__RECORDS SHOWN__:
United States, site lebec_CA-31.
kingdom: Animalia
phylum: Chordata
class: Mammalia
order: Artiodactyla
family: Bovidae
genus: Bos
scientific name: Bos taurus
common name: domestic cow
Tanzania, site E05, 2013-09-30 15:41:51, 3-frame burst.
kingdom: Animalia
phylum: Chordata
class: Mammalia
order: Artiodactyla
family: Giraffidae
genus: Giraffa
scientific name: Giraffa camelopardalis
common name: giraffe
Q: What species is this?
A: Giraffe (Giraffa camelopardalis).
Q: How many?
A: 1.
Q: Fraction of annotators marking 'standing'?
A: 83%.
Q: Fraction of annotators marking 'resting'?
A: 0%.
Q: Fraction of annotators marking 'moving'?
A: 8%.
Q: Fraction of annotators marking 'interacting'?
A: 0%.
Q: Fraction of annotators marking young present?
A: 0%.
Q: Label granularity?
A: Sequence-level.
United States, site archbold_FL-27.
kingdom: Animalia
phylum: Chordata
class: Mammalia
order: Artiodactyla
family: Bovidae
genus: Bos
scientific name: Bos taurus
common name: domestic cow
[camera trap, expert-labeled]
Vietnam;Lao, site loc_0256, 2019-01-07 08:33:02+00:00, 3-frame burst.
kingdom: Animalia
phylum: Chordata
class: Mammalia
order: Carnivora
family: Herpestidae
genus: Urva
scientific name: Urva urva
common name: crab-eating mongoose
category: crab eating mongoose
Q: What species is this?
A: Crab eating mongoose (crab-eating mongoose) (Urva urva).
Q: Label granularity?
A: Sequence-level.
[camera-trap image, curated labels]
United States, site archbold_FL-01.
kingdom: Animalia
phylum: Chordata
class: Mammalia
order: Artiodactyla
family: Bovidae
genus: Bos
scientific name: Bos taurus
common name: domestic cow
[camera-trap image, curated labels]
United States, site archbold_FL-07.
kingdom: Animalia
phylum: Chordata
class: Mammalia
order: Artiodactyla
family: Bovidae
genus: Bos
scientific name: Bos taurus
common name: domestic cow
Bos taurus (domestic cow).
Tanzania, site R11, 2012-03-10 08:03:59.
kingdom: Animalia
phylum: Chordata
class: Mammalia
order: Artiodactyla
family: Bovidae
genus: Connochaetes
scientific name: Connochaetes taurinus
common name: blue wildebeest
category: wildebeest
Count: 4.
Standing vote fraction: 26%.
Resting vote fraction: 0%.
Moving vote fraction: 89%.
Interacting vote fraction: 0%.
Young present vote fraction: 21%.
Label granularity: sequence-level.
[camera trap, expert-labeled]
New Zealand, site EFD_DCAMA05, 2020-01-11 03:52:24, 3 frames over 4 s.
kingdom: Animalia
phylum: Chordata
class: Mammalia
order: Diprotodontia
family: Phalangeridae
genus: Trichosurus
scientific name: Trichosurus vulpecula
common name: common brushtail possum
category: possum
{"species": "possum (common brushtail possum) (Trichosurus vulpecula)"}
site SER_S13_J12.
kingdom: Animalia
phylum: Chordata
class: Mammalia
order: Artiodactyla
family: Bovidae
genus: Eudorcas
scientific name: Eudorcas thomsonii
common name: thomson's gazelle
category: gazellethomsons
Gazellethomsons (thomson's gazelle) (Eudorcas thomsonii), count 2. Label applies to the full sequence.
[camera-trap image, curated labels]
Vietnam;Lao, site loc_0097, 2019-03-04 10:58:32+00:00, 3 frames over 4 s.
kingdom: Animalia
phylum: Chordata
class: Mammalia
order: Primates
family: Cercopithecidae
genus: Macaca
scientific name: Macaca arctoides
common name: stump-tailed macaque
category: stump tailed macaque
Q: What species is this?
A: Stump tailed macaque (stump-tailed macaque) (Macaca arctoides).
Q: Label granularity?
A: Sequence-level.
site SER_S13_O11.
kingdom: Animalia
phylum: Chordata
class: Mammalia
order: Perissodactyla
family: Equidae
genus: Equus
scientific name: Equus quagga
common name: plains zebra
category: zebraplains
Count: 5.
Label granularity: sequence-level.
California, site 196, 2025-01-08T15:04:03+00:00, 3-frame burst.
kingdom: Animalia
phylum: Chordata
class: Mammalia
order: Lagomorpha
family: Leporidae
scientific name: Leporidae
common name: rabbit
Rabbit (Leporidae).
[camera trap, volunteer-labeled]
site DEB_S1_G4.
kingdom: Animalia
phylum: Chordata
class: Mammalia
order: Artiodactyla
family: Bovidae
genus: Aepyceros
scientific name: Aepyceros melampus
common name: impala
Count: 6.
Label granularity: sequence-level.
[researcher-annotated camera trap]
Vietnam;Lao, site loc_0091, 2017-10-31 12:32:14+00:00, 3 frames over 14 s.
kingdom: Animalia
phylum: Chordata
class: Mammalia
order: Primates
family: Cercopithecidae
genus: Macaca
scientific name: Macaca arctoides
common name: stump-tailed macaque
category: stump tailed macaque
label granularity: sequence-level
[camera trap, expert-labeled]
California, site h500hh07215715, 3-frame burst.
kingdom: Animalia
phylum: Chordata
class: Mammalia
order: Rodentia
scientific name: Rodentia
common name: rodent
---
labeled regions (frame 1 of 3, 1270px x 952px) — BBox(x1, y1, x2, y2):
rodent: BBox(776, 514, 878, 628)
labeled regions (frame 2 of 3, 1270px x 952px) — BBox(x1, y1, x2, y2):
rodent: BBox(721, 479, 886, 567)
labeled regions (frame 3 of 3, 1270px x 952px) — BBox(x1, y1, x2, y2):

__REQUIREMENT__: Reproduce the material in full. Keep it identical to the original.

__THE ANSWER__:
United States, site lebec_CA-31.
kingdom: Animalia
phylum: Chordata
class: Mammalia
order: Artiodactyla
family: Bovidae
genus: Bos
scientific name: Bos taurus
common name: domestic cow
Tanzania, site E05, 2013-09-30 15:41:51, 3-frame burst.
kingdom: Animalia
phylum: Chordata
class: Mammalia
order: Artiodactyla
family: Giraffidae
genus: Giraffa
scientific name: Giraffa camelopardalis
common name: giraffe
Q: What species is this?
A: Giraffe (Giraffa camelopardalis).
Q: How many?
A: 1.
Q: Fraction of annotators marking 'standing'?
A: 83%.
Q: Fraction of annotators marking 'resting'?
A: 0%.
Q: Fraction of annotators marking 'moving'?
A: 8%.
Q: Fraction of annotators marking 'interacting'?
A: 0%.
Q: Fraction of annotators marking young present?
A: 0%.
Q: Label granularity?
A: Sequence-level.
United States, site archbold_FL-27.
kingdom: Animalia
phylum: Chordata
class: Mammalia
order: Artiodactyla
family: Bovidae
genus: Bos
scientific name: Bos taurus
common name: domestic cow
[camera trap, expert-labeled]
Vietnam;Lao, site loc_0256, 2019-01-07 08:33:02+00:00, 3-frame burst.
kingdom: Animalia
phylum: Chordata
class: Mammalia
order: Carnivora
family: Herpestidae
genus: Urva
scientific name: Urva urva
common name: crab-eating mongoose
category: crab eating mongoose
Q: What species is this?
A: Crab eating mongoose (crab-eating mongoose) (Urva urva).
Q: Label granularity?
A: Sequence-level.
[camera-trap image, curated labels]
United States, site archbold_FL-01.
kingdom: Animalia
phylum: Chordata
class: Mammalia
order: Artiodactyla
family: Bovidae
genus: Bos
scientific name: Bos taurus
common name: domestic cow
[camera-trap image, curated labels]
United States, site archbold_FL-07.
kingdom: Animalia
phylum: Chordata
class: Mammalia
order: Artiodactyla
family: Bovidae
genus: Bos
scientific name: Bos taurus
common name: domestic cow
Bos taurus (domestic cow).
Tanzania, site R11, 2012-03-10 08:03:59.
kingdom: Animalia
phylum: Chordata
class: Mammalia
order: Artiodactyla
family: Bovidae
genus: Connochaetes
scientific name: Connochaetes taurinus
common name: blue wildebeest
category: wildebeest
Count: 4.
Standing vote fraction: 26%.
Resting vote fraction: 0%.
Moving vote fraction: 89%.
Interacting vote fraction: 0%.
Young present vote fraction: 21%.
Label granularity: sequence-level.
[camera trap, expert-labeled]
New Zealand, site EFD_DCAMA05, 2020-01-11 03:52:24, 3 frames over 4 s.
kingdom: Animalia
phylum: Chordata
class: Mammalia
order: Diprotodontia
family: Phalangeridae
genus: Trichosurus
scientific name: Trichosurus vulpecula
common name: common brushtail possum
category: possum
{"species": "possum (common brushtail possum) (Trichosurus vulpecula)"}
site SER_S13_J12.
kingdom: Animalia
phylum: Chordata
class: Mammalia
order: Artiodactyla
family: Bovidae
genus: Eudorcas
scientific name: Eudorcas thomsonii
common name: thomson's gazelle
category: gazellethomsons
Gazellethomsons (thomson's gazelle) (Eudorcas thomsonii), count 2. Label applies to the full sequence.
[camera-trap image, curated labels]
Vietnam;Lao, site loc_0097, 2019-03-04 10:58:32+00:00, 3 frames over 4 s.
kingdom: Animalia
phylum: Chordata
class: Mammalia
order: Primates
family: Cercopithecidae
genus: Macaca
scientific name: Macaca arctoides
common name: stump-tailed macaque
category: stump tailed macaque
Q: What species is this?
A: Stump tailed macaque (stump-tailed macaque) (Macaca arctoides).
Q: Label granularity?
A: Sequence-level.
site SER_S13_O11.
kingdom: Animalia
phylum: Chordata
class: Mammalia
order: Perissodactyla
family: Equidae
genus: Equus
scientific name: Equus quagga
common name: plains zebra
category: zebraplains
Count: 5.
Label granularity: sequence-level.
California, site 196, 2025-01-08T15:04:03+00:00, 3-frame burst.
kingdom: Animalia
phylum: Chordata
class: Mammalia
order: Lagomorpha
family: Leporidae
scientific name: Leporidae
common name: rabbit
Rabbit (Leporidae).
[camera trap, volunteer-labeled]
site DEB_S1_G4.
kingdom: Animalia
phylum: Chordata
class: Mammalia
order: Artiodactyla
family: Bovidae
genus: Aepyceros
scientific name: Aepyceros melampus
common name: impala
Count: 6.
Label granularity: sequence-level.
[researcher-annotated camera trap]
Vietnam;Lao, site loc_0091, 2017-10-31 12:32:14+00:00, 3 frames over 14 s.
kingdom: Animalia
phylum: Chordata
class: Mammalia
order: Primates
family: Cercopithecidae
genus: Macaca
scientific name: Macaca arctoides
common name: stump-tailed macaque
category: stump tailed macaque
label granularity: sequence-level
[camera trap, expert-labeled]
California, site h500hh07215715, 3-frame burst.
kingdom: Animalia
phylum: Chordata
class: Mammalia
order: Rodentia
scientific name: Rodentia
common name: rodent
---
labeled regions (frame 1 of 3, 1270px x 952px) — BBox(x1, y1, x2, y2):
rodent: BBox(776, 514, 878, 628)
labeled regions (frame 2 of 3, 1270px x 952px) — BBox(x1, y1, x2, y2):
rodent: BBox(721, 479, 886, 567)
labeled regions (frame 3 of 3, 1270px x 952px) — BBox(x1, y1, x2, y2):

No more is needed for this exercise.